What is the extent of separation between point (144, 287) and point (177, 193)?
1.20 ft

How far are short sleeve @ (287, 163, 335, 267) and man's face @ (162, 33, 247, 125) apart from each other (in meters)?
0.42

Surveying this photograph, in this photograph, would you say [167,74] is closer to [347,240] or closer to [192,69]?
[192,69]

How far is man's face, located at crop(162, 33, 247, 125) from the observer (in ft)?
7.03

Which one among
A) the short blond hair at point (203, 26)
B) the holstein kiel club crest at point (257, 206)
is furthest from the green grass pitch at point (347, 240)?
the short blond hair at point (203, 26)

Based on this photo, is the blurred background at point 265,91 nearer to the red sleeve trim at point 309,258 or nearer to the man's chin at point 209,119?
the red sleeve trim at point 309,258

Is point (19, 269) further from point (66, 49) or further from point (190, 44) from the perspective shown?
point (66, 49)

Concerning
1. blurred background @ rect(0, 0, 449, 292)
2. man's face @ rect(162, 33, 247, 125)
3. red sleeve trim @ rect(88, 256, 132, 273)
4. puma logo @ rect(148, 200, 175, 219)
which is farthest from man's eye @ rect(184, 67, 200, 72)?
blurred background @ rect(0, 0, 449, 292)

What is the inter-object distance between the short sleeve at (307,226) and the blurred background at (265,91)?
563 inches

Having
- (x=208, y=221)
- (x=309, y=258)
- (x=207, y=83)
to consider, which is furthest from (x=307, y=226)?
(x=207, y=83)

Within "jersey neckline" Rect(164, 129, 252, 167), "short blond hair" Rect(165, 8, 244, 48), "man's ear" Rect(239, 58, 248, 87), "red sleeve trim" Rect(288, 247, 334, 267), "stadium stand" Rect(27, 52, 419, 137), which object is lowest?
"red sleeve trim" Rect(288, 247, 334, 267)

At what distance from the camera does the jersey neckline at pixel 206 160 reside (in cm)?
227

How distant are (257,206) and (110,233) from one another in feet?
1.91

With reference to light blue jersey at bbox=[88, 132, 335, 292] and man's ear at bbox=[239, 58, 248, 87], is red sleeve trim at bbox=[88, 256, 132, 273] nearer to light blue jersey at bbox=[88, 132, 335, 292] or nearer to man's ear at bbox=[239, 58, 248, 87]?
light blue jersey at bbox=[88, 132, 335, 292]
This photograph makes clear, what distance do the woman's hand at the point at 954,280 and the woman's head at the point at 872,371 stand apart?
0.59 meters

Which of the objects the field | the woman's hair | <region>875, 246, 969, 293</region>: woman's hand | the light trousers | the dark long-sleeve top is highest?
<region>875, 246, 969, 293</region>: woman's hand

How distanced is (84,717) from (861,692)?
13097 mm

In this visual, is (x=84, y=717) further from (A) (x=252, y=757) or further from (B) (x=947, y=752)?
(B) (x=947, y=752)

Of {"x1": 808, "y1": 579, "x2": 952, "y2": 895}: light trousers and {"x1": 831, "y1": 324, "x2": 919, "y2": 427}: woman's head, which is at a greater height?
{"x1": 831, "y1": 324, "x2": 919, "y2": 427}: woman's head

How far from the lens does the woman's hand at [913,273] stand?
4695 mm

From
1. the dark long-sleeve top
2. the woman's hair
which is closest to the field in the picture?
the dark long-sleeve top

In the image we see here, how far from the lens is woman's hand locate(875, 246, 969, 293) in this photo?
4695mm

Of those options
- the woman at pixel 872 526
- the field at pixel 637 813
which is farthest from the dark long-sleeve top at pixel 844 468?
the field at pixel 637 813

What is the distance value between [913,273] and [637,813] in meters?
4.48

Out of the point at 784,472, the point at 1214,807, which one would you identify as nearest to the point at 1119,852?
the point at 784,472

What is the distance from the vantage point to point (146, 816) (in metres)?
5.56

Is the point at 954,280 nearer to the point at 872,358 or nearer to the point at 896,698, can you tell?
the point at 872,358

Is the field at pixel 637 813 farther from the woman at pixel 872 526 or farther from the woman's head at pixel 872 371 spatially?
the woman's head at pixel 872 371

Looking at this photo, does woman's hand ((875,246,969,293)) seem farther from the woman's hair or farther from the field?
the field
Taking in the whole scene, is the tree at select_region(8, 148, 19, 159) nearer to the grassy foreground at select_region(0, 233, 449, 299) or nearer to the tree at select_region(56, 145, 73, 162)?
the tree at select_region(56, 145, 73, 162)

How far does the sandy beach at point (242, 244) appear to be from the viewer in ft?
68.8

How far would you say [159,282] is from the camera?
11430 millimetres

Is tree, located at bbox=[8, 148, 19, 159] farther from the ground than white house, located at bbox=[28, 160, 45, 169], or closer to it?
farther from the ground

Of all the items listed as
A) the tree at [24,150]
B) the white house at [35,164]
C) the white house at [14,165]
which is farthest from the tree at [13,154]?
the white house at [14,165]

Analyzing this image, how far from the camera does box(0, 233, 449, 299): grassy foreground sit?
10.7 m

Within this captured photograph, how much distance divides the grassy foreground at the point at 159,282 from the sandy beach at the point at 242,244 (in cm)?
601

※

Exercise details | Rewrite all of the entries, replacing "jersey neckline" with "shirt collar" and leaving everything else unchanged.

Expected answer |
What is the extent of separation between point (144, 287) and point (177, 193)?
1.20 ft

How far are short sleeve @ (287, 163, 335, 267) and man's face @ (162, 33, 247, 125) apart from each other (in meters)?
0.42

Surveying this photograph, in this photograph, would you say [167,74] is closer to [347,240] or closer to [192,69]?
[192,69]

How far is man's face, located at crop(162, 33, 247, 125) from the observer (in ft)?
7.03

Which one among
A) the short blond hair at point (203, 26)
B) the holstein kiel club crest at point (257, 206)
is furthest from the green grass pitch at point (347, 240)?
the short blond hair at point (203, 26)

Based on this photo, is the blurred background at point 265,91 nearer to the red sleeve trim at point 309,258 or nearer to the man's chin at point 209,119?
the red sleeve trim at point 309,258

Is point (19, 269) further from point (66, 49) or further from point (190, 44) from the perspective shown?
point (66, 49)

Concerning
1. blurred background @ rect(0, 0, 449, 292)
2. man's face @ rect(162, 33, 247, 125)
3. red sleeve trim @ rect(88, 256, 132, 273)
4. puma logo @ rect(148, 200, 175, 219)
which is farthest from man's eye @ rect(184, 67, 200, 72)?
blurred background @ rect(0, 0, 449, 292)

What is the inter-object distance between the short sleeve at (307,226) and the blurred background at (265,91)?
563 inches

Having
- (x=208, y=221)
- (x=309, y=258)
- (x=207, y=83)
to consider, which is furthest from (x=307, y=226)?
(x=207, y=83)

Within "shirt collar" Rect(164, 129, 252, 167), "short blond hair" Rect(165, 8, 244, 48), "man's ear" Rect(239, 58, 248, 87), "red sleeve trim" Rect(288, 247, 334, 267), "stadium stand" Rect(27, 52, 419, 137), which object is lowest?
"red sleeve trim" Rect(288, 247, 334, 267)

At what distance from the camera does the shirt collar at pixel 206 160 reside (in cm)?
227

How distant are (257,206) and (110,233) from one another in feet?
1.91

With reference to light blue jersey at bbox=[88, 132, 335, 292] and man's ear at bbox=[239, 58, 248, 87], is red sleeve trim at bbox=[88, 256, 132, 273] nearer to light blue jersey at bbox=[88, 132, 335, 292] or nearer to man's ear at bbox=[239, 58, 248, 87]?
light blue jersey at bbox=[88, 132, 335, 292]
This photograph makes clear, what distance do the woman's hand at the point at 954,280 and the woman's head at the point at 872,371 stand apart?
0.59 meters

Which of the objects the field | the woman's hair | <region>875, 246, 969, 293</region>: woman's hand | the light trousers | the dark long-sleeve top is highest?
<region>875, 246, 969, 293</region>: woman's hand

How distanced is (84,717) from (861,692)?
13097 mm

In this visual, is (x=84, y=717) further from (A) (x=252, y=757) or further from (B) (x=947, y=752)?
(B) (x=947, y=752)

Of {"x1": 808, "y1": 579, "x2": 952, "y2": 895}: light trousers and {"x1": 831, "y1": 324, "x2": 919, "y2": 427}: woman's head, which is at a greater height?
{"x1": 831, "y1": 324, "x2": 919, "y2": 427}: woman's head

How far from the lens does the woman's hand at [913,273] stand?
4695 mm

From
1. the dark long-sleeve top
2. the woman's hair
which is closest to the field in the picture?
the dark long-sleeve top

In the image we see here, how far from the lens is woman's hand locate(875, 246, 969, 293) in this photo?
4695mm

Of those options
- the woman at pixel 872 526
- the field at pixel 637 813
which is farthest from the dark long-sleeve top at pixel 844 468?
the field at pixel 637 813

What is the distance value between [913,273] and [637,813] in meters?
4.48

Out of the point at 784,472, the point at 1214,807, which one would you identify as nearest to the point at 1119,852?
the point at 784,472

What is the distance from the vantage point to point (146, 816) (in metres)?
5.56

Is the point at 954,280 nearer to the point at 872,358 or nearer to the point at 896,698, can you tell?
the point at 872,358

Is the field at pixel 637 813 farther from the woman at pixel 872 526 or farther from the woman's head at pixel 872 371 spatially?
the woman's head at pixel 872 371

Looking at this photo, does woman's hand ((875,246,969,293)) seem farther from the woman's hair or farther from the field?
the field
Taking in the whole scene, is the tree at select_region(8, 148, 19, 159) nearer to the grassy foreground at select_region(0, 233, 449, 299) or nearer to the tree at select_region(56, 145, 73, 162)?
the tree at select_region(56, 145, 73, 162)

How far does the sandy beach at point (242, 244) appear to be from the viewer in ft?
68.8

How far would you say [159,282] is from the camera?
11430 millimetres

Is tree, located at bbox=[8, 148, 19, 159] farther from the ground than white house, located at bbox=[28, 160, 45, 169], or closer to it?
farther from the ground

Of all the items listed as
A) the tree at [24,150]
B) the white house at [35,164]
C) the white house at [14,165]
which is farthest from the tree at [13,154]?
the white house at [14,165]

Analyzing this image, how far from the camera does box(0, 233, 449, 299): grassy foreground sit?
10.7 m

Within this captured photograph, how much distance divides the grassy foreground at the point at 159,282 from the sandy beach at the point at 242,244 (in cm)?
601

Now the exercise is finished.